Botulinum toxin effective for excessive drooling

Clinical Question

Is botulinum toxin safe and effective for the treatment of sialorrhea (excessive drooling)?

Bottom Line

There is fair evidence to support botulinum toxin injections in the salivary glands for patients with excessive drooling. (LOE = 1a-)


Lim M, Mace A, Reza Nouraei SA, Sandhu G. Botulinum toxin in the management of sialorrhoea: a systematic review. Clin Otolaryngol 2006;31:267-272.  [PMID:16911641]

Study Design

Meta-analysis (randomized controlled trials)


Unknown/not stated


Outpatient (specialty)


Sialorrhea is a troublesome problem for some older patients (particularly those with Parkinson's disease, multiple system atrophy, and amyotrophic lateral sclerosis), as well as for younger patients with cerebral palsy. Injection of botulinum toxin into the salivary glands is thought to be a promising therapy. The authors searched MEDLINE, EMBASE, and other databases for clinical trials comparing botox with placebo or an alternate therapy. They identified 6 small recent studies with between 16 patients and 45 patients. Only 2 studies were double-blinded randomized placebo-controlled trials (RCTs), neither of which included any patients with cerebral palsy. The remaining 4 studies were either open-label studies (n=3), nonrandomized (n=1), or compared botulinum toxin with scopalamine (n = 1).

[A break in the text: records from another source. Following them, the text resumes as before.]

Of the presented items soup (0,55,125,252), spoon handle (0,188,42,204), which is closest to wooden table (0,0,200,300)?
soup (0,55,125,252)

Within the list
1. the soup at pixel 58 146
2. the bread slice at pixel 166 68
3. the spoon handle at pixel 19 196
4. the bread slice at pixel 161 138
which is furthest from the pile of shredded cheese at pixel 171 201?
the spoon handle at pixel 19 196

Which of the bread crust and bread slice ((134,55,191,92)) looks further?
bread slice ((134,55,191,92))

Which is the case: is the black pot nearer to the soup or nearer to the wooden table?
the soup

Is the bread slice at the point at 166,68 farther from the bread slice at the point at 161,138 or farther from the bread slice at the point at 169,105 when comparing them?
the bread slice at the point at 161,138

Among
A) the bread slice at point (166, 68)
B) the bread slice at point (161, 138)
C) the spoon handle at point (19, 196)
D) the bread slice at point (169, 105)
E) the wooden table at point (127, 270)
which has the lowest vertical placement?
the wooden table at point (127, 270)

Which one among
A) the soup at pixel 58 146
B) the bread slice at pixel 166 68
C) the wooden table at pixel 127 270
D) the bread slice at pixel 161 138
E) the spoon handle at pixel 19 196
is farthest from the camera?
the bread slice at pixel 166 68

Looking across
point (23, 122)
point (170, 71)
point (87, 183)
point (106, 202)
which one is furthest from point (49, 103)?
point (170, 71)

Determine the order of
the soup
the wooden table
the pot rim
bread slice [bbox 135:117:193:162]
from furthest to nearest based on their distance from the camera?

The 2 RCTs primarily enrolled patients with chronic neurologic conditions, while the other 4 more poorly designed studies enrolled primarily patients with cerebral palsy. Patients were followed up for a maximum of between 8 weeks and 24 weeks in the 6 studies. In all of the studies there was a statistically significant benefit of botulinum toxin. One small, open-labeled study with 17 patients found a greater benefit with injection of both the submandibular and parotid glands than with submandibular gland alone, but this was much too small a study and too poor a design to give a definitive answer. The authors did not attempt to synthesize the data with a meta-analysis, presumably because of differences in study designs and outcome measures. Side effects were relatively minor, primarily dry mouth and temporary difficulty swallowing.